I am, once again, in a bit of a mood. And the only thing that will fix my mood is a good martini and a Laplace approximation. And I’m all out of martinis.

To be honest I started writing this post in February 2023, but then got distracted by visas and jobs and all that jazz. But I felt the desire to finish it, so here we are. I wonder how much I will want to re-write1

The post started as a pedagogical introduction to Laplace approximations (for reasons I don’t fully remember), but it rapidly went off the rails. So strap yourself in2 for a tour through the basics of sparse autodiff and a tour through manipulating the jaxpr intermediate representation in order to make one very simple logistic regression produce autodiff code that is almost as fast as a manually programmed gradient.

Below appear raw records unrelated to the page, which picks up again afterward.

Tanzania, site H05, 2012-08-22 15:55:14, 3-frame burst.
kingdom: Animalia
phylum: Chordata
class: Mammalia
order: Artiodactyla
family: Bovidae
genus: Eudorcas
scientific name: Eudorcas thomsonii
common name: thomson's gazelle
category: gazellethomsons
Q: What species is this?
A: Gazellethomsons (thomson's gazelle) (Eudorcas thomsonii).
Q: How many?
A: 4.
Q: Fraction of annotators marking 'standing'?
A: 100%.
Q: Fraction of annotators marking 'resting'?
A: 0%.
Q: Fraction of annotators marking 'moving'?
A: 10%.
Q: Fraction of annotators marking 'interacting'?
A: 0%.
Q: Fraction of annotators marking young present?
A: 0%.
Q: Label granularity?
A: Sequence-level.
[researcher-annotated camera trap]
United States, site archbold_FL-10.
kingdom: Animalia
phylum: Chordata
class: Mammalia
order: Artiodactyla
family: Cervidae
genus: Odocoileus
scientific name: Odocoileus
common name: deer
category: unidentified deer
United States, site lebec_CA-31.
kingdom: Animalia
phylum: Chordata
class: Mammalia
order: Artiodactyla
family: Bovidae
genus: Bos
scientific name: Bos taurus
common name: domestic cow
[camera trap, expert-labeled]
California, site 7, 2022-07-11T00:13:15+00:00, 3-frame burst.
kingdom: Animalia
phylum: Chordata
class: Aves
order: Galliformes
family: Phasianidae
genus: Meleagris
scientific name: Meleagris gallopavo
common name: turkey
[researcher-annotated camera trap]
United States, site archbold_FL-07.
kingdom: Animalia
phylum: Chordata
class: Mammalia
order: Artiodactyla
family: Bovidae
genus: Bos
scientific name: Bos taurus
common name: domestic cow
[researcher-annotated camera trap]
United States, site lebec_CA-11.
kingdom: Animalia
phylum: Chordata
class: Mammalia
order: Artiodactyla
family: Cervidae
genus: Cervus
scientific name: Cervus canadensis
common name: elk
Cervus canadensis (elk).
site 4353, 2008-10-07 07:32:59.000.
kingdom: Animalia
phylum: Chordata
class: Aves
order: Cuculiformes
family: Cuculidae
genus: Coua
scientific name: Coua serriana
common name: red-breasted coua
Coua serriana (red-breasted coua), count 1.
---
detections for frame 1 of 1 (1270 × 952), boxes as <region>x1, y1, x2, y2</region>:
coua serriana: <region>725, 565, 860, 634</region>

One of the simplest approximations to a distribution is the Laplace approximation. It be defined as the Gaussian distribution that matches the location and the curvature at the mode of the target distribution. It lives its best life when the density is of the form \[ p(x) \propto \exp(-nf_n(x)), \] where \(f_n\) is a sequence of functions3. Let’s imagine that we want to approximate the normalized density \(p(x)\) near the mode \(x^*\) . We can do this by taking the second order Taylor expansion of \(f_n\) around \(x=x_0\) , which is \[ f_n = f_n(x^*) + (x-x^*)^TH(x^*)(x-x^*) + \mathcal{O}((x-x^*)^3), \] where4 \[ [H(x^*)]_{ij} = \frac{\partial^2 f_n}{\partial x_i \partial x_j} \] is the Hessian matrix.